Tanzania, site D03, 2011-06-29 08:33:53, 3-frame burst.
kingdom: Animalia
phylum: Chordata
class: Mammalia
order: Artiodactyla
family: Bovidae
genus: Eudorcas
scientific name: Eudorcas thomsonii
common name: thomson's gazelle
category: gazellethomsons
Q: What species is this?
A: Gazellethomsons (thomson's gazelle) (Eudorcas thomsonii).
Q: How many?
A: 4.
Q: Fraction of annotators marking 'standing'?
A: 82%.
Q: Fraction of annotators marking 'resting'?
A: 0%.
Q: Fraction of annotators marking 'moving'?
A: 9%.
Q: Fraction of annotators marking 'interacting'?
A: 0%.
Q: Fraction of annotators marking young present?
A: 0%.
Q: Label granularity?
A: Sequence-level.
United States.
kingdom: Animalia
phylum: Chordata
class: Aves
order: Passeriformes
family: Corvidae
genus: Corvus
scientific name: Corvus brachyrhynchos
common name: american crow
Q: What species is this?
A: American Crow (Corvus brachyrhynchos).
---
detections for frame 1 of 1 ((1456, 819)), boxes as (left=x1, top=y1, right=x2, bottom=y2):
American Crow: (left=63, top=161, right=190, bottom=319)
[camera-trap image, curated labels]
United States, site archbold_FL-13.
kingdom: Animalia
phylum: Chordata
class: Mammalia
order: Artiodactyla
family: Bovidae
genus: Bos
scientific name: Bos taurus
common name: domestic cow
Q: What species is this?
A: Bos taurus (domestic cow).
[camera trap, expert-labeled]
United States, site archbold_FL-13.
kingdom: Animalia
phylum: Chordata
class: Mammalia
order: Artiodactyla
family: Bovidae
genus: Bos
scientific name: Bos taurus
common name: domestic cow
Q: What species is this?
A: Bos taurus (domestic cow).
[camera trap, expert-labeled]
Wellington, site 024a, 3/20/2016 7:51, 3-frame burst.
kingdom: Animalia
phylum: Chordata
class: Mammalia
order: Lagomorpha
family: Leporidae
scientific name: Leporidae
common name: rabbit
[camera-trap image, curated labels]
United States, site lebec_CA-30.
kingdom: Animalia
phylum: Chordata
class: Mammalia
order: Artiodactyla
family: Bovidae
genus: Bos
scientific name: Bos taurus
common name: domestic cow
════════════════
* _Exercise_: Wherever a line above includes the string "Fraction", count it; give only the final tally.

* _Your solution_: 5